> EXTRACTED RECORDS

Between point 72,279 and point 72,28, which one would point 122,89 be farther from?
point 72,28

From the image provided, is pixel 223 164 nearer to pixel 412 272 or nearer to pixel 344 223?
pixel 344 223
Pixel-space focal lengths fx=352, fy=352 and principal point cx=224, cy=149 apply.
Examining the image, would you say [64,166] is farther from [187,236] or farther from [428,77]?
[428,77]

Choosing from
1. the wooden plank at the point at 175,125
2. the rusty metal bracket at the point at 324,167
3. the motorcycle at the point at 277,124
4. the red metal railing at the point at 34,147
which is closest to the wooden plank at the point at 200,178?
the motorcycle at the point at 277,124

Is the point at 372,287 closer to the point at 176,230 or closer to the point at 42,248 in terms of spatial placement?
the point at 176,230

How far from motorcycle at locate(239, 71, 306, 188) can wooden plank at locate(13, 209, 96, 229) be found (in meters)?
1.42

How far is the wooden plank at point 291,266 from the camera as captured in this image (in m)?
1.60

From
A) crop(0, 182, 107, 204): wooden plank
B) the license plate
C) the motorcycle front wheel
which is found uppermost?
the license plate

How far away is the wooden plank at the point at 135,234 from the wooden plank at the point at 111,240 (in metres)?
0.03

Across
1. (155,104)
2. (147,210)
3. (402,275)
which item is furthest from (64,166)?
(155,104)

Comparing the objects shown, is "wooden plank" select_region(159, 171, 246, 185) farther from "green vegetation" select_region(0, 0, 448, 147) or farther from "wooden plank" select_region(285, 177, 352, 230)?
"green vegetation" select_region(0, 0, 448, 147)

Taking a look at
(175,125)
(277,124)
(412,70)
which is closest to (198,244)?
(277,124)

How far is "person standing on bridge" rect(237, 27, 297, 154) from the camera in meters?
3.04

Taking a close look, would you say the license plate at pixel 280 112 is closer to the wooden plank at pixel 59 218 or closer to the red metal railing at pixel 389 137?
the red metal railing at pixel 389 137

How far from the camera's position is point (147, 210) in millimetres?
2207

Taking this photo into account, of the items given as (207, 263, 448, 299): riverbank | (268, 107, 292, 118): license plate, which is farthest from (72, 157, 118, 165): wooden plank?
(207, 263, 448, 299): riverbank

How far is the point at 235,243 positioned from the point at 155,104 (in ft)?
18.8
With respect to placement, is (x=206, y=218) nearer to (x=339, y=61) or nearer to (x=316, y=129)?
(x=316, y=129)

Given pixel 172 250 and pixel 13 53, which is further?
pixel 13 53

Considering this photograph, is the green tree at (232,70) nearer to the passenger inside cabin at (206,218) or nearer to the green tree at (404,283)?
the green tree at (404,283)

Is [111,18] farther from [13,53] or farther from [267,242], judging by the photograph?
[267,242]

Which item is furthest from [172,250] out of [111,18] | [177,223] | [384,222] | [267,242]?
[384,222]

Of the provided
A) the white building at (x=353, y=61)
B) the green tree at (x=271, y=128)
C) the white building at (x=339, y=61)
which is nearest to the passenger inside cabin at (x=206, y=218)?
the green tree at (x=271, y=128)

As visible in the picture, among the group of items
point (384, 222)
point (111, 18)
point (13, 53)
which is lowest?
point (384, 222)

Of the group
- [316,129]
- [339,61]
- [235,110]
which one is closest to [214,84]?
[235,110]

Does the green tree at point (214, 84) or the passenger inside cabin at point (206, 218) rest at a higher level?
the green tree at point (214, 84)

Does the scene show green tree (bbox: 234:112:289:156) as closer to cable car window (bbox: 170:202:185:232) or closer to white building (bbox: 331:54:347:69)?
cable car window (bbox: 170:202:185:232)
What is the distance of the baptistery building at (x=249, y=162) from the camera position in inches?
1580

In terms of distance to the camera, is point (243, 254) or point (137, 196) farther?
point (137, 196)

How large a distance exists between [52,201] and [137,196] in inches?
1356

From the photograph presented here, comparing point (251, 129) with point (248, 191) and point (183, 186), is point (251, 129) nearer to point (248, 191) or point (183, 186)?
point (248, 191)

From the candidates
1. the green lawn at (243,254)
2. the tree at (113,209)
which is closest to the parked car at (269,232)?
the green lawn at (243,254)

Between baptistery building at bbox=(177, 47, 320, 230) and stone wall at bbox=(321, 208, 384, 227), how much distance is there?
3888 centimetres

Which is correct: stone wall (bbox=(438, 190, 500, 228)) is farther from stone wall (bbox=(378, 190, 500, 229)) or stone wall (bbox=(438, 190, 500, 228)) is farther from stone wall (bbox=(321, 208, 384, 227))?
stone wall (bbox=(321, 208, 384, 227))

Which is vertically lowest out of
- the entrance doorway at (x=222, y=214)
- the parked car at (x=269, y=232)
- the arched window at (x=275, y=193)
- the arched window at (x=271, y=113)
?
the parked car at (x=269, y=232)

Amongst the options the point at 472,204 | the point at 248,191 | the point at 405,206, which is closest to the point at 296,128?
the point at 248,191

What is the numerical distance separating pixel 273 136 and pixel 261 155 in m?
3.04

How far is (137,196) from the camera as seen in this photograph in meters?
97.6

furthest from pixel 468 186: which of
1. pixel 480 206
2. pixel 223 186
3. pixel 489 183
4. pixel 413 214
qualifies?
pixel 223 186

> WORK TO COMPLETE
Copy out every line of the records above word for word, with nothing added, dropped, or changed.

> ANSWER IN FULL
Between point 72,279 and point 72,28, which one would point 122,89 be farther from?
point 72,28

From the image provided, is pixel 223 164 nearer to pixel 412 272 or nearer to pixel 344 223?
pixel 344 223
Pixel-space focal lengths fx=352, fy=352 and principal point cx=224, cy=149 apply.
Examining the image, would you say [64,166] is farther from [187,236] or farther from [428,77]?
[428,77]

Choosing from
1. the wooden plank at the point at 175,125
2. the rusty metal bracket at the point at 324,167
3. the motorcycle at the point at 277,124
4. the red metal railing at the point at 34,147
which is closest to the wooden plank at the point at 200,178?
the motorcycle at the point at 277,124

Is the point at 372,287 closer to the point at 176,230 or closer to the point at 42,248 in terms of spatial placement?
the point at 176,230

How far from motorcycle at locate(239, 71, 306, 188) can wooden plank at locate(13, 209, 96, 229) be found (in meters)?
1.42

How far is the wooden plank at point 291,266 from the camera as captured in this image (in m)?
1.60

From
A) crop(0, 182, 107, 204): wooden plank
B) the license plate
C) the motorcycle front wheel
which is found uppermost?
the license plate

How far away is the wooden plank at the point at 135,234 from the wooden plank at the point at 111,240 (in metres)?
0.03

Across
1. (155,104)
2. (147,210)
3. (402,275)
which item is furthest from (64,166)?
(155,104)

Comparing the objects shown, is "wooden plank" select_region(159, 171, 246, 185) farther from "green vegetation" select_region(0, 0, 448, 147) or farther from "wooden plank" select_region(285, 177, 352, 230)?
"green vegetation" select_region(0, 0, 448, 147)

Taking a look at
(175,125)
(277,124)
(412,70)
which is closest to (198,244)?
(277,124)

How far is "person standing on bridge" rect(237, 27, 297, 154) from the camera in meters?
3.04

Taking a close look, would you say the license plate at pixel 280 112 is closer to the wooden plank at pixel 59 218 or closer to the red metal railing at pixel 389 137?
the red metal railing at pixel 389 137

How far from the camera's position is point (147, 210) in millimetres?
2207

Taking this photo into account, of the items given as (207, 263, 448, 299): riverbank | (268, 107, 292, 118): license plate, which is farthest from (72, 157, 118, 165): wooden plank?
(207, 263, 448, 299): riverbank

How far is the point at 235,243 positioned from the point at 155,104 (in ft)?
18.8
With respect to placement, is (x=206, y=218) nearer to (x=339, y=61) or nearer to (x=316, y=129)?
(x=316, y=129)

Given pixel 172 250 and pixel 13 53, which is further?
pixel 13 53

Considering this photograph, is the green tree at (232,70) nearer to the passenger inside cabin at (206,218) or nearer to the green tree at (404,283)?
the green tree at (404,283)

Is [111,18] farther from [13,53] or farther from [267,242], judging by the photograph?
[267,242]

Which item is furthest from [172,250] out of [111,18] | [177,223] | [384,222] | [267,242]?
[384,222]

Of the provided
A) the white building at (x=353, y=61)
B) the green tree at (x=271, y=128)
C) the white building at (x=339, y=61)
which is nearest to the passenger inside cabin at (x=206, y=218)?
the green tree at (x=271, y=128)

As visible in the picture, among the group of items
point (384, 222)
point (111, 18)
point (13, 53)
which is lowest?
point (384, 222)

Of the group
- [316,129]
- [339,61]
- [235,110]
which one is closest to [214,84]?
[235,110]

Does the green tree at point (214, 84) or the passenger inside cabin at point (206, 218) rest at a higher level?
the green tree at point (214, 84)

Does the scene show green tree (bbox: 234:112:289:156) as closer to cable car window (bbox: 170:202:185:232) or closer to white building (bbox: 331:54:347:69)?
cable car window (bbox: 170:202:185:232)
What is the distance of the baptistery building at (x=249, y=162) from the camera position in inches?
1580

In terms of distance to the camera, is point (243, 254) or point (137, 196) farther?
point (137, 196)

How large a distance exists between [52,201] and [137,196] in inches?
1356

From the photograph presented here, comparing point (251, 129) with point (248, 191) and point (183, 186), is point (251, 129) nearer to point (248, 191) or point (183, 186)?
point (248, 191)

From the candidates
1. the green lawn at (243,254)
2. the tree at (113,209)
which is closest to the parked car at (269,232)?
the green lawn at (243,254)

Between baptistery building at bbox=(177, 47, 320, 230) and stone wall at bbox=(321, 208, 384, 227), how much distance is there?
3888 centimetres

Which is correct: stone wall (bbox=(438, 190, 500, 228)) is farther from stone wall (bbox=(378, 190, 500, 229)) or stone wall (bbox=(438, 190, 500, 228)) is farther from stone wall (bbox=(321, 208, 384, 227))?
stone wall (bbox=(321, 208, 384, 227))

Which is vertically lowest out of
- the entrance doorway at (x=222, y=214)
- the parked car at (x=269, y=232)
- the arched window at (x=275, y=193)
- the arched window at (x=271, y=113)
?
the parked car at (x=269, y=232)

Amongst the options the point at 472,204 | the point at 248,191 | the point at 405,206, which is closest to the point at 296,128?
the point at 248,191

What is the numerical distance separating pixel 273 136 and pixel 261 155 in m?
3.04

How far is (137,196) from the camera as seen in this photograph in meters?
97.6

furthest from pixel 468 186: which of
1. pixel 480 206
2. pixel 223 186
3. pixel 489 183
4. pixel 413 214
qualifies?
pixel 223 186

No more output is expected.